We report a comprehensive comparative evaluation of nine state-of-the art gene regulatory network inference methods encompassing the main algorithmic approaches (mutual information, correlation, partial correlation, random forests, support vector machines) using 38 simulated datasets and empirical serous papillary ovarian adenocarcinoma expression-microarray data. We then apply the best-performing method to infer normal and cancer networks. We assess the druggability of the proteins encoded by our predicted target genes using the CancerResource and PharmGKB webtools and databases.
We observe large differences in the accuracy with which these methods predict the underlying gene regulatory network depending on features of the data, network size, topology, experiment type, and parameter settings. Applying the best-performing method (the supervised method SIRENE) to the serous papillary ovarian adenocarcinoma dataset, we infer and rank regulatory interactions, some previously reported and others novel. For selected novel interactions we propose testable mechanistic models linking gene regulation to cancer. Using network analysis and visualization, we uncover cross-regulation of angiogenesis-specific genes through three key transcription factors in normal and cancer conditions. Druggabilty analysis of proteins encoded by the 10 highest-confidence target genes, and by 15 genes with differential regulation in normal and cancer conditions, reveals 75% to be potential drug targets.
Our study represents a concrete application of gene regulatory network inference to ovarian cancer, demonstrating the complete cycle of computational systems biology research, from genome-scale data analysis via network inference, evaluation of methods, to the generation of novel testable hypotheses, their prioritization for experimental validation, and discovery of potential drug targets.

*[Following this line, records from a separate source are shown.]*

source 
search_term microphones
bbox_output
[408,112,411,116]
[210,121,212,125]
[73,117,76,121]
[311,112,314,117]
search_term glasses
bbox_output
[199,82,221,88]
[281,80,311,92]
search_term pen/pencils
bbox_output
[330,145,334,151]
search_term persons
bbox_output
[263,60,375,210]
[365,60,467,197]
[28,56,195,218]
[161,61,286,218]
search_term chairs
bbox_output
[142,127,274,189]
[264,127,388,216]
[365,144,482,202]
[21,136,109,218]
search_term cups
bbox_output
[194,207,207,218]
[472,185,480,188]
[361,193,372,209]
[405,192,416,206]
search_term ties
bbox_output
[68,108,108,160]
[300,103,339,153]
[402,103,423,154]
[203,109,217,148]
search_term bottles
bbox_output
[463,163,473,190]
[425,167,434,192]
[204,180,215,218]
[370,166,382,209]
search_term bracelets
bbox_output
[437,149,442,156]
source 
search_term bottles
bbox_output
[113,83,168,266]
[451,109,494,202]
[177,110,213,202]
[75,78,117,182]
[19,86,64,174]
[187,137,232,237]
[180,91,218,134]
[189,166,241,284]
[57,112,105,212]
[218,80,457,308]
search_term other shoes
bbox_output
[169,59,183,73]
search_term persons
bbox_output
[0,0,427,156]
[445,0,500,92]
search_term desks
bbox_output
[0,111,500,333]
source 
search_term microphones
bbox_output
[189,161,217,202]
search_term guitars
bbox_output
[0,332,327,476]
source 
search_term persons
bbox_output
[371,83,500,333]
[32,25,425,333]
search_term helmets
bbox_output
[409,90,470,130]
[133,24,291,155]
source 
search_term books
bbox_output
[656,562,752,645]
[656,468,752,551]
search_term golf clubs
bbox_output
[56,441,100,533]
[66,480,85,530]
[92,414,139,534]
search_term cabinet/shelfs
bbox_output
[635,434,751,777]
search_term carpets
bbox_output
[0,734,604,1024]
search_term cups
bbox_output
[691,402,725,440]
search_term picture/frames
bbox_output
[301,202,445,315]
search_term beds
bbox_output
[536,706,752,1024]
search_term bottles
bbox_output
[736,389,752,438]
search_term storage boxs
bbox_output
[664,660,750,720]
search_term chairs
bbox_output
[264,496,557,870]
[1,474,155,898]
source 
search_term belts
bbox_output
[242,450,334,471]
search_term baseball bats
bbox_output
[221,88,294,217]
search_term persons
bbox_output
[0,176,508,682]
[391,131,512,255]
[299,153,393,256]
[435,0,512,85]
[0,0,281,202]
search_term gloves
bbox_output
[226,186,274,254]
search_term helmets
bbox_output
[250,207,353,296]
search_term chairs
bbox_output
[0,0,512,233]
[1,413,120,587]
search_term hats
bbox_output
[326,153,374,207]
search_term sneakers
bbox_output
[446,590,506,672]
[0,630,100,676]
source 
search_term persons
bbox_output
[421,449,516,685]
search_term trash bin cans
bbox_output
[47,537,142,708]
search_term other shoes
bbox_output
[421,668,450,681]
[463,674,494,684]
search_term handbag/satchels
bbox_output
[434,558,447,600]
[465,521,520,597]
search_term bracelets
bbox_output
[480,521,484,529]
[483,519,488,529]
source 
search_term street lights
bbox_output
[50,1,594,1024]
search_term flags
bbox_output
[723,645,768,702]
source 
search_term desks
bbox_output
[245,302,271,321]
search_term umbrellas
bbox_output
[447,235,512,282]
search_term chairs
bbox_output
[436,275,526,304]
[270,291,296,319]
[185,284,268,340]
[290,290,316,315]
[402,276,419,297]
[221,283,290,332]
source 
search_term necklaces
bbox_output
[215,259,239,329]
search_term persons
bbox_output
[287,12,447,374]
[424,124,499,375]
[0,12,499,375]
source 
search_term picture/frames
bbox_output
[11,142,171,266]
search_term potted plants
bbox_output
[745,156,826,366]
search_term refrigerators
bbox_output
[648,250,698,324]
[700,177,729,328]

基因调控网络的改变是许多复杂疾病的基础,包括癌症。从高通量微阵列表达数据中推断基因调控网络是计算系统生物学的基本但具有挑战性的任务,并且可以将其转化为基因组医学。尽管已经提出了多种计算和统计方法来解决基因调控网络推断问题,但它们的相对优势和劣势仍然知之甚少,主要是因为比较分析通常只考虑方法的小部分子集,仅使用合成数据,并且/或者未能采用共同的推断质量度量标准。
我们报告了对 9 种最先进的基因调控网络推断方法的全面比较评估,这些方法涵盖了主要的算法方法(互信息、相关、偏相关、随机森林、支持向量机),使用了 38 个模拟数据集和经验性浆液性乳头状卵巢腺癌表达微阵列数据。然后,我们应用表现最佳的方法来推断正常和癌症网络。我们使用 CancerResource 和 PharmGKB 网络工具和数据库评估我们预测的靶基因编码的蛋白质的可药性。
我们观察到这些方法根据数据特征、网络大小、拓扑结构、实验类型和参数设置,在准确预测潜在基因调控网络方面存在很大差异。应用表现最佳的方法(监督方法 SIRENE)对浆液性乳头状卵巢腺癌数据集进行推断,我们推断并对调控相互作用进行排名,其中一些是先前报道的,另一些是新的。对于选定的新型相互作用,我们提出了可测试的将基因调控与癌症联系起来的机制模型。使用网络分析和可视化,我们揭示了正常和癌症条件下血管生成特异性基因通过三个关键转录因子的交叉调控。对 10 个最高置信度靶基因和正常和癌症条件下差异调节的 15 个基因编码的蛋白质进行药物靶标分析,发现 75%的蛋白质可能成为药物靶标。
我们的研究代表了基因调控网络推断在卵巢癌中的具体应用,展示了计算系统生物学研究的完整循环,从基于基因组规模的数据分析到网络推断、方法评估,再到生成新的可测试假设、对其进行优先级排序以进行实验验证以及发现潜在的药物靶标。